Excerpted passage →
[Start of section]

# Old Monarch Dynamatrics Snow Plow Pump



## half finger (Oct 9, 2011)

I can sure use some help. I have looked up all the sites I could find on Monarch(Butcher) yet I have not been able to find the proper connection sequence. It has a Prestolite motor and all looks original and was said to work properly. My controls show - raise yellow, blue lower, red and green to angle. It also has brown and black wires indicating they go to a solenoid? The pump has out the top a red,blue,yellow(orange?), green with a bluish green wire coming from the base of where the other wires go out the top. I cannot get the motor to turn yet it sounds likeit is trying to get current. I just don't think I have the wires properly attached. Thanks for any help.


----------



## jrod8124 (Oct 1, 2011)

thick red is power thick black is ground brown is solenoid red and green are angle yellow and blue raise and lower. hook power on thick red and then ground on thick black. hook up secondary power on brown and motor should turn over then go from there.

[End of section]

Records →

[Start of section]

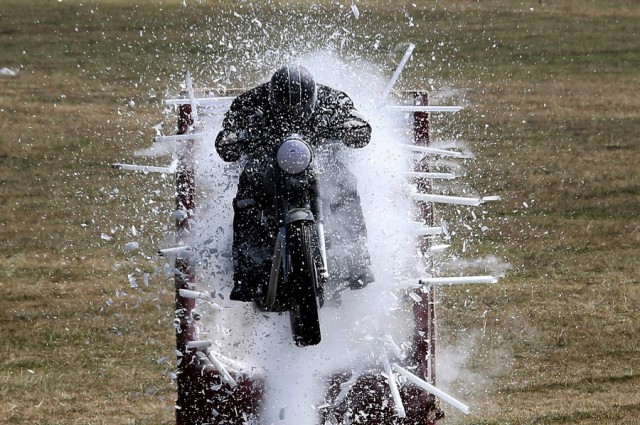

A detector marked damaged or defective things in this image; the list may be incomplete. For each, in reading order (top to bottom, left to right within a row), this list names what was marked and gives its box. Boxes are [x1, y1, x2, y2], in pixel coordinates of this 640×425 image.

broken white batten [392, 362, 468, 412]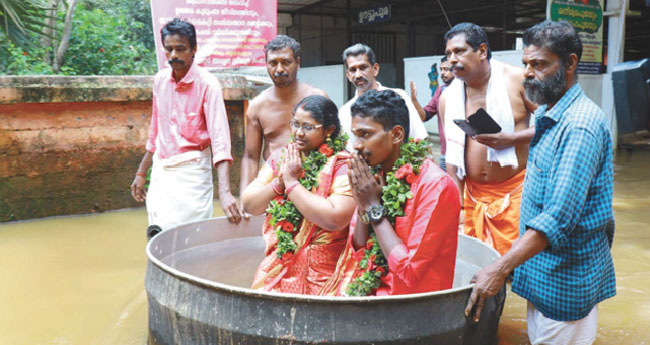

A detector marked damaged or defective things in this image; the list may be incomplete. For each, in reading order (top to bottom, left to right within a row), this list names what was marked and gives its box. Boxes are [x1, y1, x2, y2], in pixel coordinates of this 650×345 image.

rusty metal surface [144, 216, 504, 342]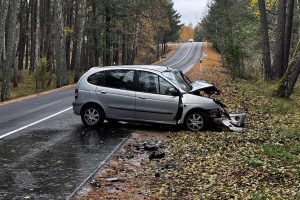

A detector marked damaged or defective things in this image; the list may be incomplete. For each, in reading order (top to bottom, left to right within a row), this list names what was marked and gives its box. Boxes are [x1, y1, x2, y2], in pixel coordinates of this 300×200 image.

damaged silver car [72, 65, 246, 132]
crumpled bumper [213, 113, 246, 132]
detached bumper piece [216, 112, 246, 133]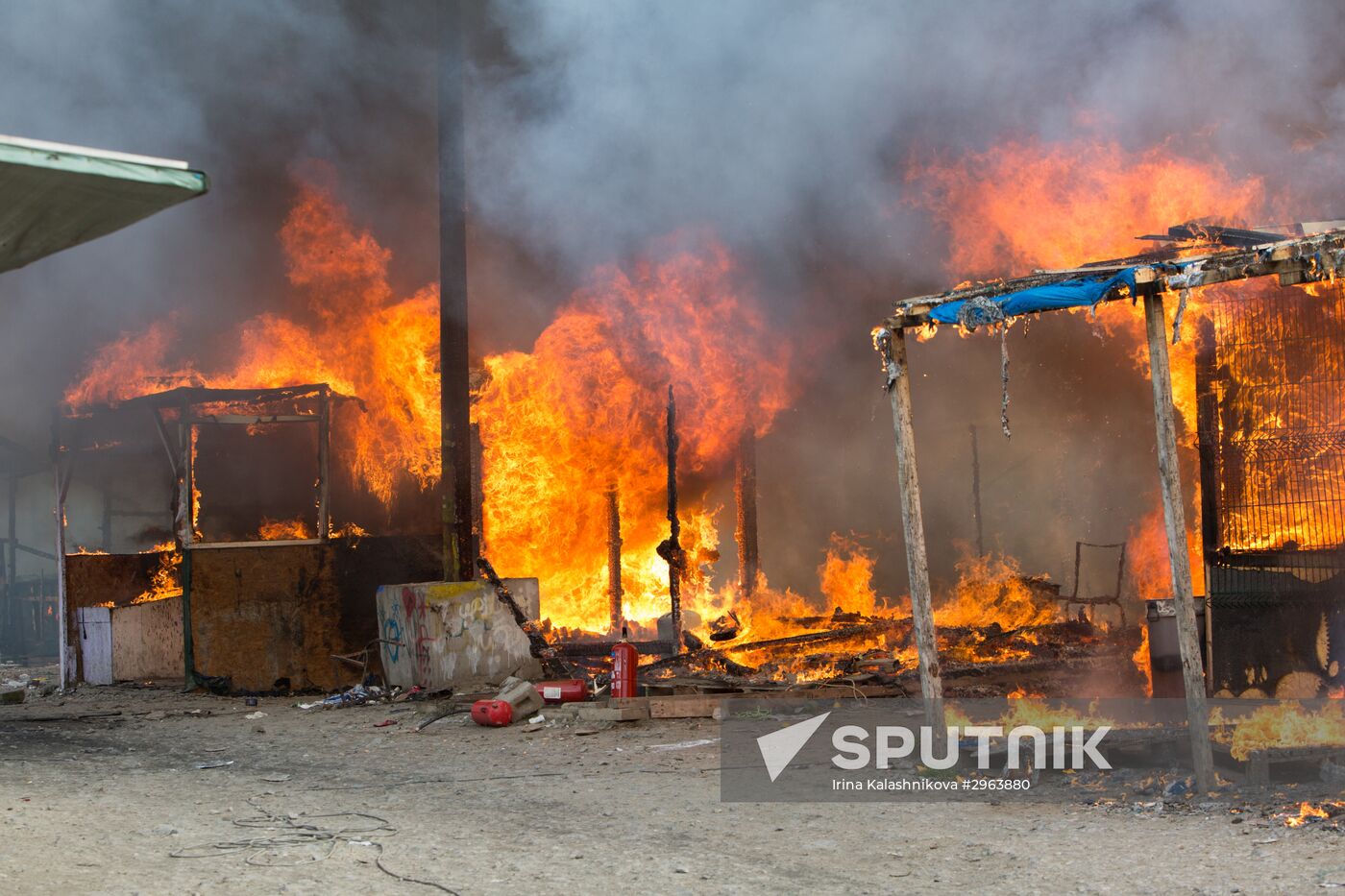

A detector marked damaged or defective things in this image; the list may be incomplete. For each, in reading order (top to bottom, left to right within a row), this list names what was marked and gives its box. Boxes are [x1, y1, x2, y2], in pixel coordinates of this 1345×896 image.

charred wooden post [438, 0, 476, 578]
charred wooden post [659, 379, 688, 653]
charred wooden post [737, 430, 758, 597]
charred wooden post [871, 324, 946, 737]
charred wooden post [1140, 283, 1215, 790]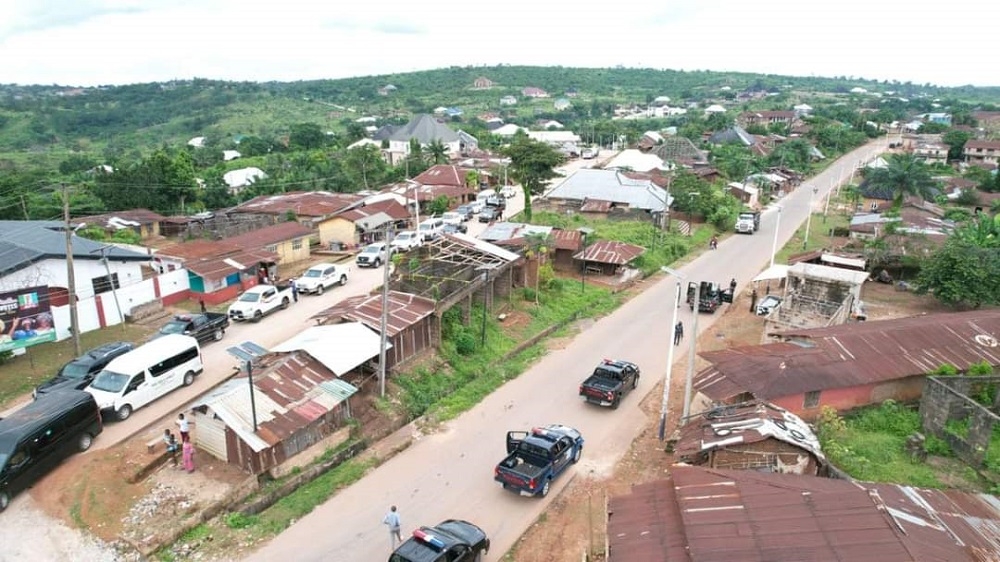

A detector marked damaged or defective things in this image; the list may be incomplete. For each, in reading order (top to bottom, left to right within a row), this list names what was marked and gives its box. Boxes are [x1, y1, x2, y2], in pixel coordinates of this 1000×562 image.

[End of section]

Exercise set →
(1) In the snow plow pump thread, what make of motor is on the pump?
(2) Please output the snow plow pump thread from "# Old Monarch" up to and including "for any help.".
(3) Pick up the snow plow pump thread after its last sentence and keep it going.

Answers to the problems →
(1) A Prestolite motor.

(2)
# Old Monarch Dynamatrics Snow Plow Pump



## half finger (Oct 9, 2011)

I can sure use some help. I have looked up all the sites I could find on Monarch(Butcher) yet I have not been able to find the proper connection sequence. It has a Prestolite motor and all looks original and was said to work properly. My controls show - raise yellow, blue lower, red and green to angle. It also has brown and black wires indicating they go to a solenoid? The pump has out the top a red,blue,yellow(orange?), green with a bluish green wire coming from the base of where the other wires go out the top. I cannot get the motor to turn yet it sounds likeit is trying to get current. I just don't think I have the wires properly attached. Thanks for any help.

(3)
----------



## half finger (Oct 9, 2011)

*Monarch snow plow pump wiring*



jrod8124;1320343 said:


> thick red is power thick black is ground brown is solenoid red and green are angle yellow and blue raise and lower. hook power on thick red and then ground on thick black. hook up secondary power on brown and motor should turn over then go from there.


Thanks so much. I am still curious as to where the bluish green lead that comes from the base of the pump goes. The red,yellow,blue,and green come out from the top and this wire comes from the lower part of the exit plug? Thanks


----------



## jrod8124 (Oct 1, 2011)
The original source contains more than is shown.